* Start PASSAGE SHOWN *

# Wtb hydrogen peroxide



## default (May 28, 2011)

Anyone know where I can find food grade hydrogen peroxide? - locally in the east end?
Cheers


----------



## BillD (Jun 5, 2006)

Not the east end, but still in TO http://www.upayanaturals.com/Food_Grade_Hydrogen_Peroxide_3_7_litre_bulk_jug_p/h2-3700.htm


----------



## zfarsh (Apr 7, 2011)

health food stores have them.


----------



## TCfisheries (Nov 15, 2011)

Doesn't shoppers drug mart carry it?

Sent from my iPhone using Tapatalk


----------



## default (May 28, 2011)

TCfisheries said:


> Doesn't shoppers drug mart carry it?
> 
> Sent from my iPhone using Tapatalk


They carry solutions that are more meant for cuts and scraps.

* End PASSAGE SHOWN *
* Start PROVIDED DATA *

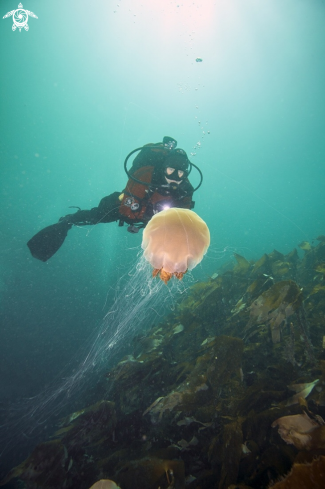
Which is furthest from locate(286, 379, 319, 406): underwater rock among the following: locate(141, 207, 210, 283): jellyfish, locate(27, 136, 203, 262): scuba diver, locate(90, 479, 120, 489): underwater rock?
locate(27, 136, 203, 262): scuba diver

* End PROVIDED DATA *

WRITTEN REQUEST
In the forum thread about finding food grade hydrogen peroxide, what kind of store does zfarsh say has it?

WRITTEN RESPONSE
Health food stores.